- DIRECTIONS FOR THIS TASK
Update the stretch of the material from the line containing "Comics: Johnny Hazard: Im" through the line containing "Darum solltest du" by putting "Ingwer" in place of "Knoblauch" and changing nothing else. Omit the pictures from your answer.

- THE DATA
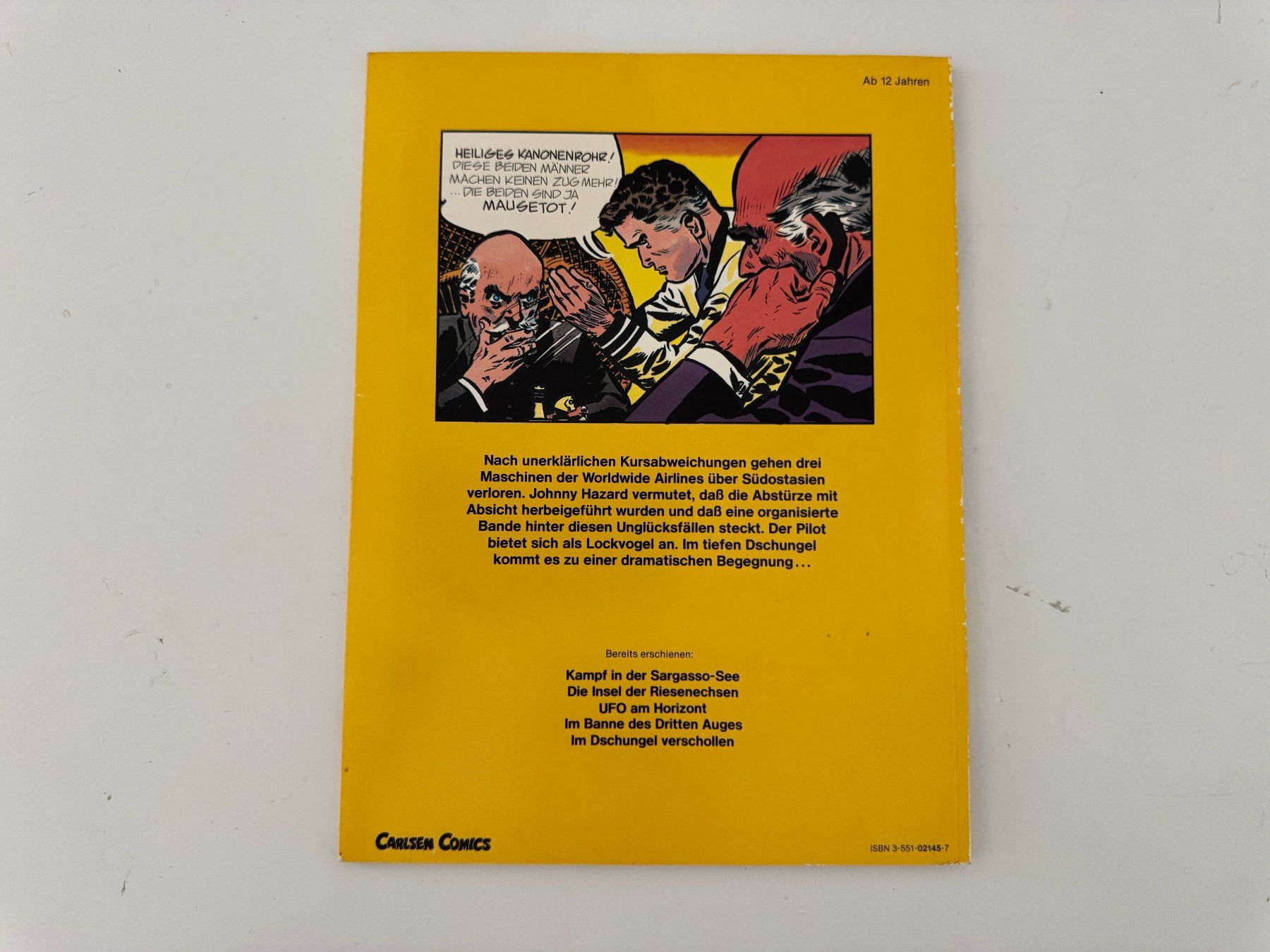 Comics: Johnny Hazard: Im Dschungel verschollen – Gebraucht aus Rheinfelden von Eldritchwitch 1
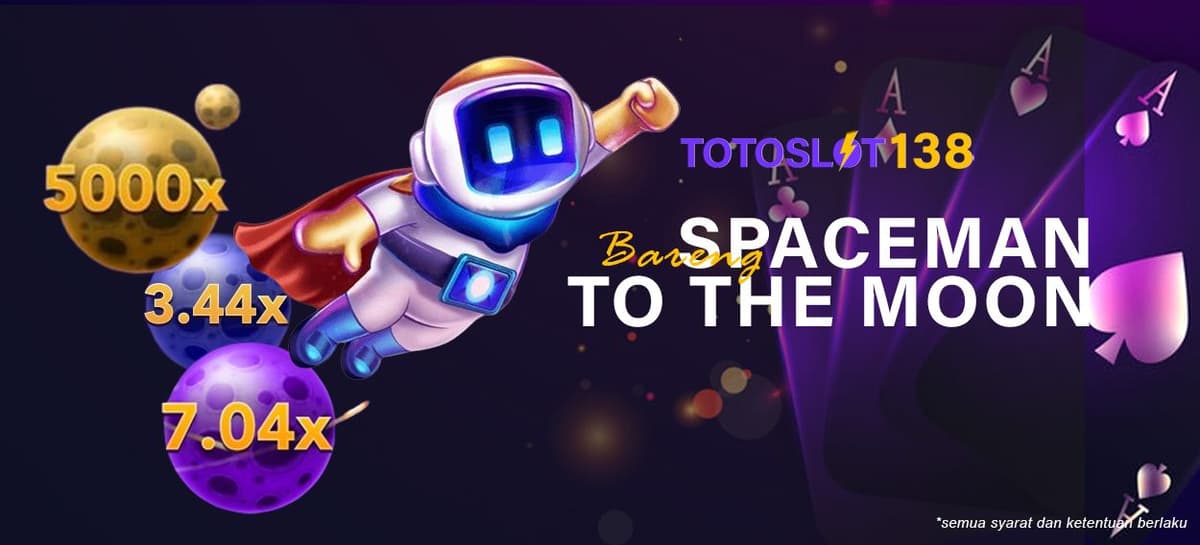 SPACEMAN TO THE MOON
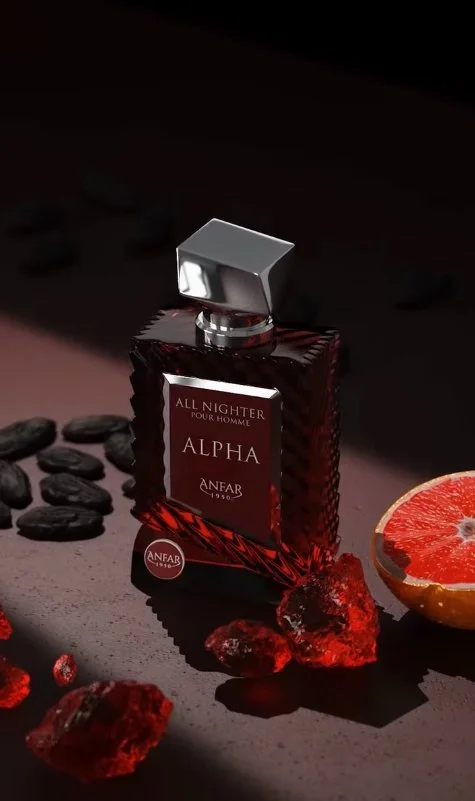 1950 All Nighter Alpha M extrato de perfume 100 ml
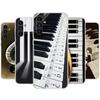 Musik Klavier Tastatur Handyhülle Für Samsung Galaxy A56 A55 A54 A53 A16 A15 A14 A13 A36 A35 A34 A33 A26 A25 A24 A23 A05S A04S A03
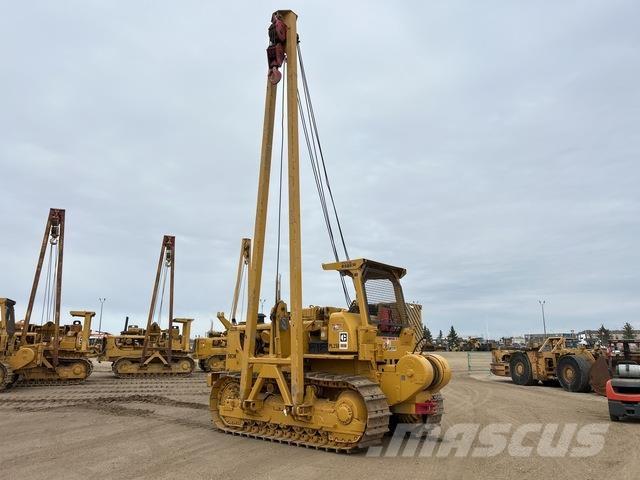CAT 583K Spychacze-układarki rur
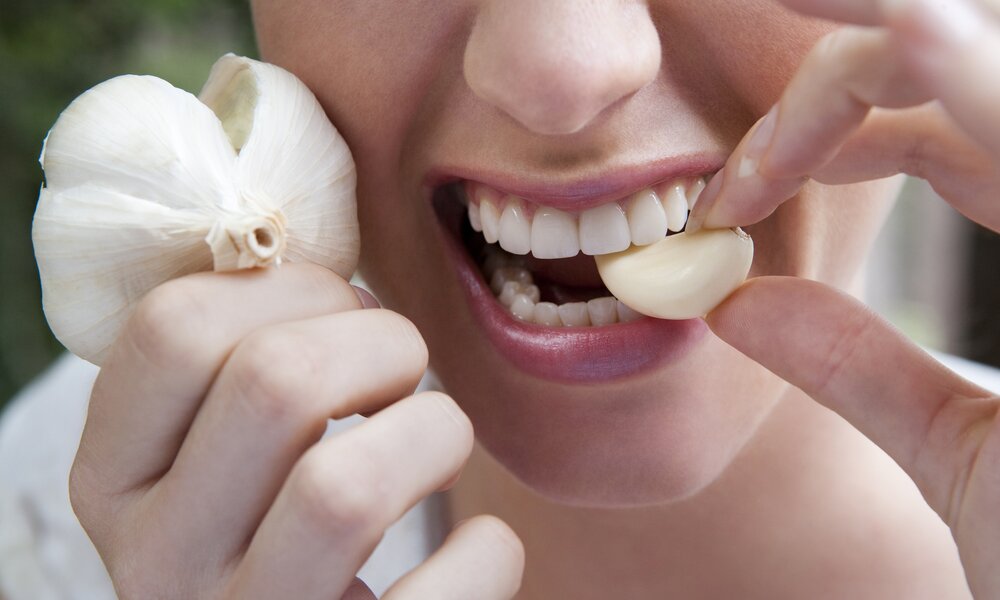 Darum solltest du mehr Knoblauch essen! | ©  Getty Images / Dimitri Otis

* * *

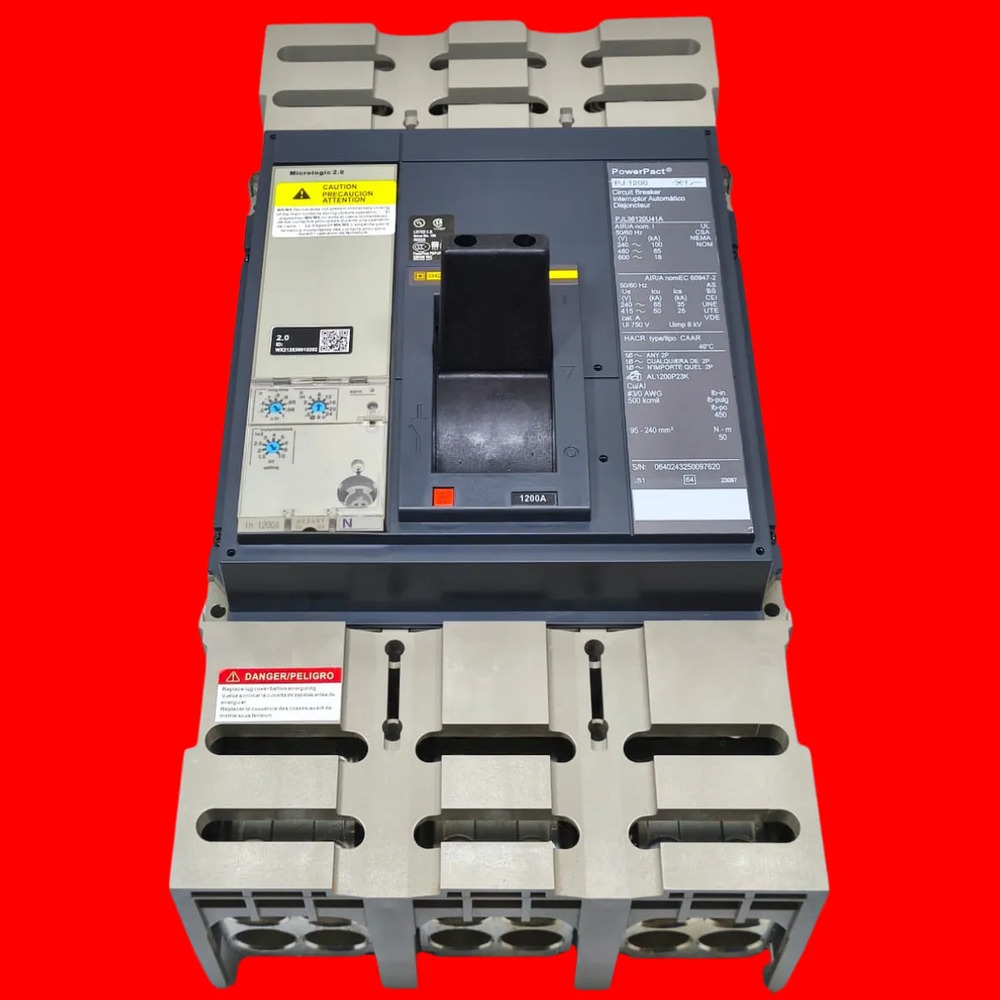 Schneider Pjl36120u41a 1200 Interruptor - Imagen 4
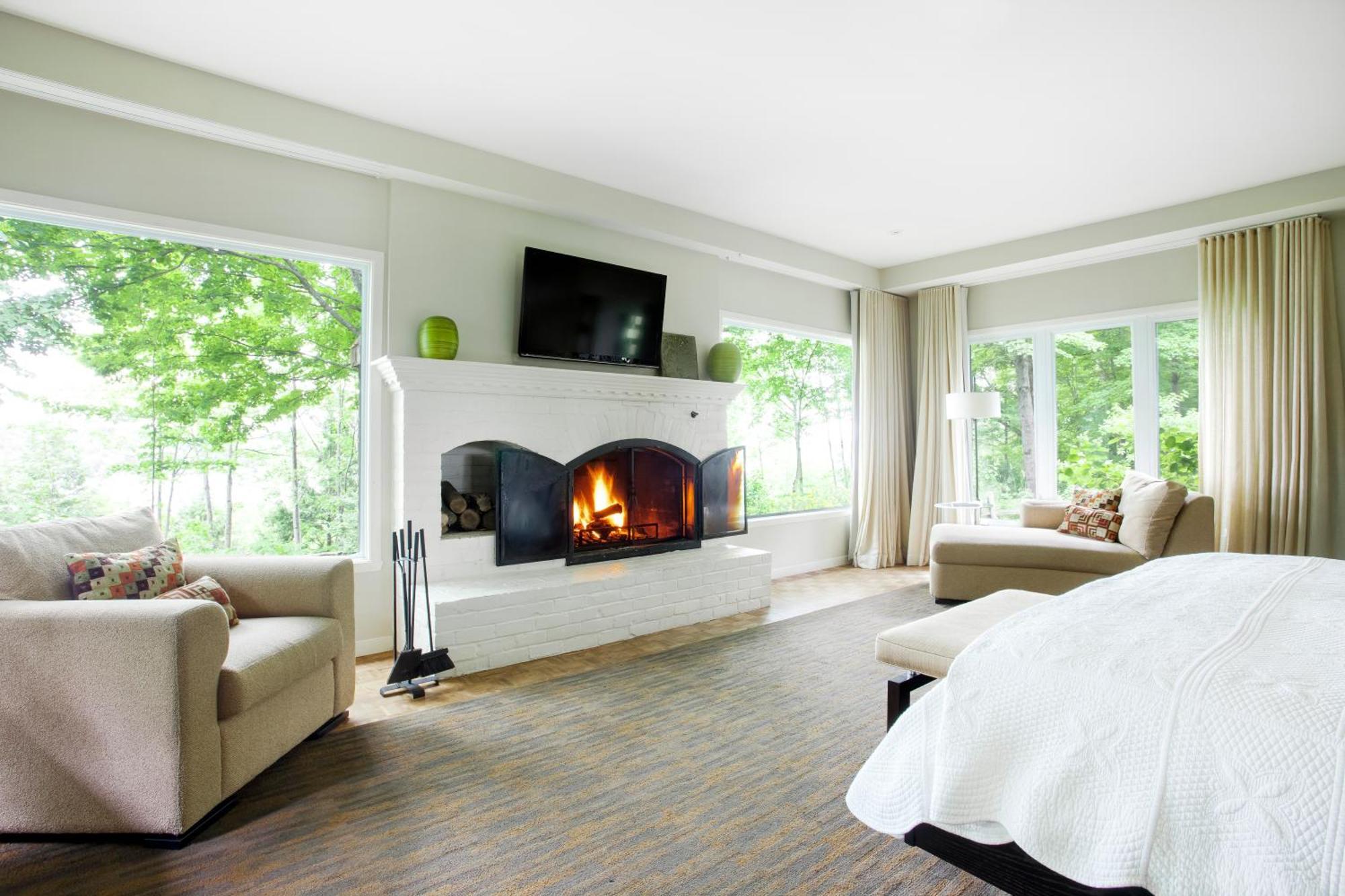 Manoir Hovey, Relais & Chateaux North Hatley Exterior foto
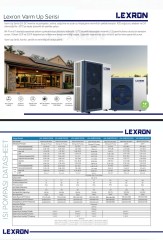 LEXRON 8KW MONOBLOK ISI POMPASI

- PROBLEM SOLUTION
 Comics: Johnny Hazard: Im Dschungel verschollen – Gebraucht aus Rheinfelden von Eldritchwitch 1
 SPACEMAN TO THE MOON
 1950 All Nighter Alpha M extrato de perfume 100 ml
 Musik Klavier Tastatur Handyhülle Für Samsung Galaxy A56 A55 A54 A53 A16 A15 A14 A13 A36 A35 A34 A33 A26 A25 A24 A23 A05S A04S A03
CAT 583K Spychacze-układarki rur
 Darum solltest du mehr Ingwer essen! | ©  Getty Images / Dimitri Otis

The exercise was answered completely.